Polityka kłamstw ministra i Lasów Państwowych
Decyzja o zwiększeniu limitu cięć w nadleśnictwie Białowieża to zaledwie element strategii ministerstwa środowiska, mającej na celu deprecjonowanie wartości Puszczy Białowieskiej w oczach polskiego społeczeństwa. W swoich wystąpieniach medialnych i resortowych, minister Szyszko prezentuje tezy niezgodne z prawdą (tzw. Szyszko prawdy):
-
Puszcza Białowieska jest dziełem rąk ludzkich, a przez to dziedzictwem miejscowej ludności.
Nikt nie ma wątpliwości, iż Puszcza Białowieska jest reliktem lasów pokrywających Europę po ustąpieniu lodowca. Podczas gdy inne puszcze Polski były eksploatowane i zniknęły z mapy naszego kraju (np. Puszcza Radomska), Puszcza Białowieska przetrwała. Pomimo wielu zaburzeń związanych z rabunkową gospodarką leśną prowadzoną od niemieckiej okupacji w 1915 r., naturalne fragmenty Puszczy Białowieskiej istnieją do dzisiaj. Twierdzenie, że Puszcza Białowieska została posadzona przez człowieka jest zwyczajnie śmieszne.
-
Puszcza Białowieska nie przetrwa gradacji kornika bez ingerencji leśników.
Puszcza Białowieska nie ginie i nie ma potrzeby jej ratować. Obecna gradacja dotyczy jedynie 2-3% całej powierzchni Puszczy Białowieskiej i wiąże się z naturalną przebudową jedynie 10% świerczyn na tym terenie. To przed czym tak naprawdę trzeba uratować Puszczę Białowieską, to zwiększone cięcia, w tym w drzewostanach ponadstuletnich i siedliskach Natura 2000 - zaplanowane na 60% powierzchni nadleśnictwa Białowieża. To nie kornik, ale siekiera zagraża trwałości Puszczy Białowieskiej.
-
Gradacja konika jest efektem ochrony biernej Puszczy Białowieskiej (lub niekiedy braku aktywności ministra środowiska poprzedniego rządu).

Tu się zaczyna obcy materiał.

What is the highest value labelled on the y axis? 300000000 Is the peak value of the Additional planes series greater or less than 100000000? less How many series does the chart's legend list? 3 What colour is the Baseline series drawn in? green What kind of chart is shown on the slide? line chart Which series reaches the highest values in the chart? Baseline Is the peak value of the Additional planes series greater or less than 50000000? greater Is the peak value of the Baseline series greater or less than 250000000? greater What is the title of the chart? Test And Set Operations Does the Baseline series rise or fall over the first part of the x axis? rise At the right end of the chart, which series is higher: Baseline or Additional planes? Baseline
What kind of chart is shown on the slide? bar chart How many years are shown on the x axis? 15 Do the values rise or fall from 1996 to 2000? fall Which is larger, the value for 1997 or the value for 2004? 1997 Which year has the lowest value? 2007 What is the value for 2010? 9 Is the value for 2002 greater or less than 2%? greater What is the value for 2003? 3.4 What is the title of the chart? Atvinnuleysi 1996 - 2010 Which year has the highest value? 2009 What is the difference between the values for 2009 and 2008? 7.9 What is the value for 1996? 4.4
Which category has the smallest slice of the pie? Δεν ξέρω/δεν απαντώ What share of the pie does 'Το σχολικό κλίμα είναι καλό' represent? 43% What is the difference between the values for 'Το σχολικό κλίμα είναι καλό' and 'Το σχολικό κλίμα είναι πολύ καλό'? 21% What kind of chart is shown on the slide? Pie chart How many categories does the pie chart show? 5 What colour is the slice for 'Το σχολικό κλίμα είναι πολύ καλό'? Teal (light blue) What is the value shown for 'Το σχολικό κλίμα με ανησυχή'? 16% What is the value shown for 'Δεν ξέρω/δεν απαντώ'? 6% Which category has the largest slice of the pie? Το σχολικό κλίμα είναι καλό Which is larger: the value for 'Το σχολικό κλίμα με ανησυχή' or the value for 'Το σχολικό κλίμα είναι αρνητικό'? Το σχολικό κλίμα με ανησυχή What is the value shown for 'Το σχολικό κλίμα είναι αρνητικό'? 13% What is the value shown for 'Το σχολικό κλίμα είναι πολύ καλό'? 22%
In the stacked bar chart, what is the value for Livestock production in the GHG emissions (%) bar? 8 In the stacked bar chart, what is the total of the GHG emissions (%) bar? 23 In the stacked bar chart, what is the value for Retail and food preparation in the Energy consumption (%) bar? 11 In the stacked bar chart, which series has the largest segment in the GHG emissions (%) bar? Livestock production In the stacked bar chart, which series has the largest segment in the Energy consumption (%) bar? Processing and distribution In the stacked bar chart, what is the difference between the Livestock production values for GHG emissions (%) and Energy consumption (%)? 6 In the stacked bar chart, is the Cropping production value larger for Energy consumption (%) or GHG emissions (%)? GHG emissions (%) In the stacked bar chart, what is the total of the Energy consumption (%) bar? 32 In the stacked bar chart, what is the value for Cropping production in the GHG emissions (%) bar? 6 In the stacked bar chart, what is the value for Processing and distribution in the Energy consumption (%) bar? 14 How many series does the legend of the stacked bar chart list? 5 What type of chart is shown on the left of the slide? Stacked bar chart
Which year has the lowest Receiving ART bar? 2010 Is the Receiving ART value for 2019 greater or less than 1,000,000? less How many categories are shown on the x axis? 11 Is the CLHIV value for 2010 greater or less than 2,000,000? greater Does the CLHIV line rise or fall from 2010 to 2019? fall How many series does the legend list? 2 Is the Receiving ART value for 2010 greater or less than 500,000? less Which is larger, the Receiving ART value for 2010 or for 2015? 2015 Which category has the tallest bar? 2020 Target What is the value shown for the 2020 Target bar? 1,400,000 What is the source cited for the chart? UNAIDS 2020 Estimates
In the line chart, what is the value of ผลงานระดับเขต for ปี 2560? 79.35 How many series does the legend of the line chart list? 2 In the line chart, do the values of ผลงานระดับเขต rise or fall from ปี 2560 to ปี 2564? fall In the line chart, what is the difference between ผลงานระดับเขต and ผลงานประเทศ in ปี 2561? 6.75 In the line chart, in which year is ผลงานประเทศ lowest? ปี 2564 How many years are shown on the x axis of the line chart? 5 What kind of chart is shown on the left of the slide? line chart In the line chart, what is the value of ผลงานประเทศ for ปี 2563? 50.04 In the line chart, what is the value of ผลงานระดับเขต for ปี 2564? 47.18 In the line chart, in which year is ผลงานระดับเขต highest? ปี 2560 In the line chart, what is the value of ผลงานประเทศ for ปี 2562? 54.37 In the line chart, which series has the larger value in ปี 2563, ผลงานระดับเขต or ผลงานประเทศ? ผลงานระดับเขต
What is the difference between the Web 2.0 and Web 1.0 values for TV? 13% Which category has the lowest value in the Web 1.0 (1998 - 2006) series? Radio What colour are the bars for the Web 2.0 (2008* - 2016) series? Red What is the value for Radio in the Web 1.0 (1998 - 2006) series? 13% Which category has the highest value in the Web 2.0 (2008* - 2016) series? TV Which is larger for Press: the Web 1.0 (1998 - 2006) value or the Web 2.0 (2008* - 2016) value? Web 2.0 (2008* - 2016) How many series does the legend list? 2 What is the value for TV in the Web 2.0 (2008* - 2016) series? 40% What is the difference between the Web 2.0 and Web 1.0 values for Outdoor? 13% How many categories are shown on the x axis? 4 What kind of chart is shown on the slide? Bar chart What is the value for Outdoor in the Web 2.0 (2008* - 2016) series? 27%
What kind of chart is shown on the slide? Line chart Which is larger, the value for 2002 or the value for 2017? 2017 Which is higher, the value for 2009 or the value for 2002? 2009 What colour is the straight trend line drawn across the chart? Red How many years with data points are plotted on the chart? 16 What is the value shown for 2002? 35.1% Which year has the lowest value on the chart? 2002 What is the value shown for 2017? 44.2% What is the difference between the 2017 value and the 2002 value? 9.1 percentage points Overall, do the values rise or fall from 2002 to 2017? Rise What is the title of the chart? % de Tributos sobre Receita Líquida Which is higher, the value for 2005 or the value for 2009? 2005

Obecnie trwająca gradacja kornika to efekt błędów popełnionych kilkadziesiąt lat temu przez samych leśników. Sadzono bowiem wielohektarowe, jednowiekowe monokultury świerkowe, które nie są odporne na zmiany warunków siedliskowych. W warunkach obserwowalnych zmian klimatycznych związanych z ociepleniem się klimatu, suszą i obniżeniem wód gruntowych, sztucznie wprowadzone przez człowieka świerczyny atakowane są przez kornika drukarza. Obecna gradacja jest tak naprawdę szansą na naturalne przebudowanie się drzewostanu w zgodzie z siedliskiem. Nie da się powstrzymać takiego procesu w warunkach lasu naturalnego (por. niżej).
-
Gradację kornika może powstrzymać jedynie wycinka drzew.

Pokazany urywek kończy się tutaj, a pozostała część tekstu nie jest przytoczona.